--- Objectives ---
1/ Print everything in the greetings thread from "as you can tell, I" down to "awaits me here.".
2/ Continue the forum greetings thread from the point where it stops.

--- Document section ---
>> BEGIN
# Greetings



## vanWinchester (May 29, 2009)

Greetings to you all; 

as you can tell, I am new here and I'd like to introduce myself with a few lines. 

I am a quite balanced INTJ from Europe, and curious to see what awaits me here. 
Some of my favorite occupations would be programming, webdesigning, working with graphics, reading and learning new things. 

I am currently working on a few video-tutorials; expanding my shop; enjoying talks with my friends; finishing my first *official* game and working out. I have started a (mostly) raw food diet about 2 months ago to reduce stress; and the workout made a good addition. 

I am mostly here to have good conversations, since the other forums I am registered at kinda lack good, interesting talks lately. 

For any further questions, feel free to drop a line. I usually don't bite. *bows*


----------



## starri (Jan 23, 2009)

I took up video editing, photoshop, and animation quite a while back. Interestingly i was just thinking about making a thread on photo editing today ^^

Welcome to the forum. I try to usually not hug. :happy:


----------



## vanWinchester (May 29, 2009)

Nyx said:


> I took up video editing, photoshop, and animation quite a while back. Interestingly i was just thinking about making a thread on photo editing today ^^


Great! More people who do manips and editing. Awesome. Seems I am in the right place here. Hehe.
>> END
--- Entries ---
>> BEGIN
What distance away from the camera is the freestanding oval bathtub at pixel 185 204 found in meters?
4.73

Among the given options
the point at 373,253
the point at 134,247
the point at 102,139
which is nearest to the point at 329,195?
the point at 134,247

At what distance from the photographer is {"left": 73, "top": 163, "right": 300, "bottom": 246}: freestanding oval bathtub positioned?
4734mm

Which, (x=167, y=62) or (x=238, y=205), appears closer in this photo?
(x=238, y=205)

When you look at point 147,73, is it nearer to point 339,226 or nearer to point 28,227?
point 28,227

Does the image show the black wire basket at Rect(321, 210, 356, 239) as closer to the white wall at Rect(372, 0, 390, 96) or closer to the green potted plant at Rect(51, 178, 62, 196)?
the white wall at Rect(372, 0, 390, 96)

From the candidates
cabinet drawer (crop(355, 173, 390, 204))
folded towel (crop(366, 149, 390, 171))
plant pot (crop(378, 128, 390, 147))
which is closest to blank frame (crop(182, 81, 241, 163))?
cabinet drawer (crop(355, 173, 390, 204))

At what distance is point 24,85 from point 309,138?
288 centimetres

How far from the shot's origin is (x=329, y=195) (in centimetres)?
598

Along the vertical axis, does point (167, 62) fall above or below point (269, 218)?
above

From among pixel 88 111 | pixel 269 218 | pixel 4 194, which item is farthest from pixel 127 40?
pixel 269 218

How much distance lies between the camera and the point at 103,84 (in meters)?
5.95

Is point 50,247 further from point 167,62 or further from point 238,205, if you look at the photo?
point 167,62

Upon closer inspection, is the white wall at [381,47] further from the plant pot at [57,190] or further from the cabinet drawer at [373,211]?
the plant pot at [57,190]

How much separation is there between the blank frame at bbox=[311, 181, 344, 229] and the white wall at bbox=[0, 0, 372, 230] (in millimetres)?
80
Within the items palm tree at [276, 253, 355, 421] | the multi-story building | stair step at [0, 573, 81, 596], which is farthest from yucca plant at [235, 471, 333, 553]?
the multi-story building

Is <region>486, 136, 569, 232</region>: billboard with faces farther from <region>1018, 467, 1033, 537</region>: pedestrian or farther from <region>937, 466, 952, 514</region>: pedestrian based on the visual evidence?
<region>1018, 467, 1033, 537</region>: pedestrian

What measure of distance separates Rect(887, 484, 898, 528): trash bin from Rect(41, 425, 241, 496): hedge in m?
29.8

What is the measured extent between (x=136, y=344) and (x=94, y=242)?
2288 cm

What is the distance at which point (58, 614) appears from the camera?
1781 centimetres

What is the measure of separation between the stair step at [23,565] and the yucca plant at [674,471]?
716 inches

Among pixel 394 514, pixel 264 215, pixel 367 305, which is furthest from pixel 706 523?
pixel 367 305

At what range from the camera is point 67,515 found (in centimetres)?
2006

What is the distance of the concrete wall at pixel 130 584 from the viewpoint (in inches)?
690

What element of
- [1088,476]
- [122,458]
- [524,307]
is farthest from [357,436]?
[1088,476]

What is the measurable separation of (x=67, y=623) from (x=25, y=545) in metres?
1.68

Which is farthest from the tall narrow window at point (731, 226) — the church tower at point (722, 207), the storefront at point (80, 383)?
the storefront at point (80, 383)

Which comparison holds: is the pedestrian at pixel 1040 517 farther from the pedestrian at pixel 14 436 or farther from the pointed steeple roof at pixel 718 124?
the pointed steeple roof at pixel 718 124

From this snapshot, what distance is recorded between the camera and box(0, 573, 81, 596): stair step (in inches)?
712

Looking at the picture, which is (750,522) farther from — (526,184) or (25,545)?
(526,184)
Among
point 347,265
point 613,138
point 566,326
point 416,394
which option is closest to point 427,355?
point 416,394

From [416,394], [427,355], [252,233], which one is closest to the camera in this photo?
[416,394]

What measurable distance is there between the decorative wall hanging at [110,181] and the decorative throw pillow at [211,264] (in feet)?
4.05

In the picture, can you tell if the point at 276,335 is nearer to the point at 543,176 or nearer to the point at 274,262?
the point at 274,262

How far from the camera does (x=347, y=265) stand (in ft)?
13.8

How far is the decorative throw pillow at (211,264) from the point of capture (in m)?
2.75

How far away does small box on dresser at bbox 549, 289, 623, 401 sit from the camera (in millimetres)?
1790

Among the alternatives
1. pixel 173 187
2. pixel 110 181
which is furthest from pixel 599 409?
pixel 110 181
>> END
--- Written responses ---
1/
as you can tell, I am new here and I'd like to introduce myself with a few lines. 

I am a quite balanced INTJ from Europe, and curious to see what awaits me here.

2/
And thanks for welcoming me.


----------



## LadyJava (Oct 26, 2008)

Hello, vanWinchester. Welcome to PersonalityCafe.


----------



## Siggy (May 25, 2009)

Welcome,

Its great to have you here. You wont have any difficulty finding good conversations. we are a lively and fun bunch.


----------



## vanWinchester (May 29, 2009)

java_monkey said:


> Hello, vanWinchester. Welcome to PersonalityCafe.


Thank you *bows* 



cassini said:


> Welcome,
> 
> Its great to have you here. You wont have any difficulty finding good conversations. we are a lively and fun bunch.


Thank you. 
Well, I will stay tuned then. Hehe.


----------



## LadyJava (Oct 26, 2008)

Nyx said:


> Welcome to the forum. I try to usually not hug. :happy:


That's funny, I have to restrain myself, too. I try to note whether the poster is a T or an F, and try not to annoy the T's with a bunch of emoticons or hugs. :laughing:


----------



## vanWinchester (May 29, 2009)

Well, I have nothing against hugs, as long as it is not constantly and also...*goes mysterious* as long as nobody is watching. 

*checks if anybody is watching* 
Coast is clear! So if you want to, go ahead I guess.


----------



## LadyJava (Oct 26, 2008)

*Gives vanWinchester a big, welcoming hug.* :happy:


----------



## vanWinchester (May 29, 2009)

java_monkey said:


> *Gives vanWinchester a big, welcoming hug.* :happy:


Well thanks. *checks if really nobody saw it* *quickly hugs back* 
*cough* Okay so...nice to meet you. =P


----------



## starri (Jan 23, 2009)

haha  

well i initially typed that as a joke on * i usually don't bite * 

but cool

*group hug!*


----------



## LadyJava (Oct 26, 2008)

I knew it! Even you INTJ's have a creamy center. :wink:

YouTube - Scrubs, Season Four (4), Episode Seven (7), My Common Enemy, Bastard Coated Bastards with Bastard Filling


----------



## Closet Extrovert (Mar 11, 2009)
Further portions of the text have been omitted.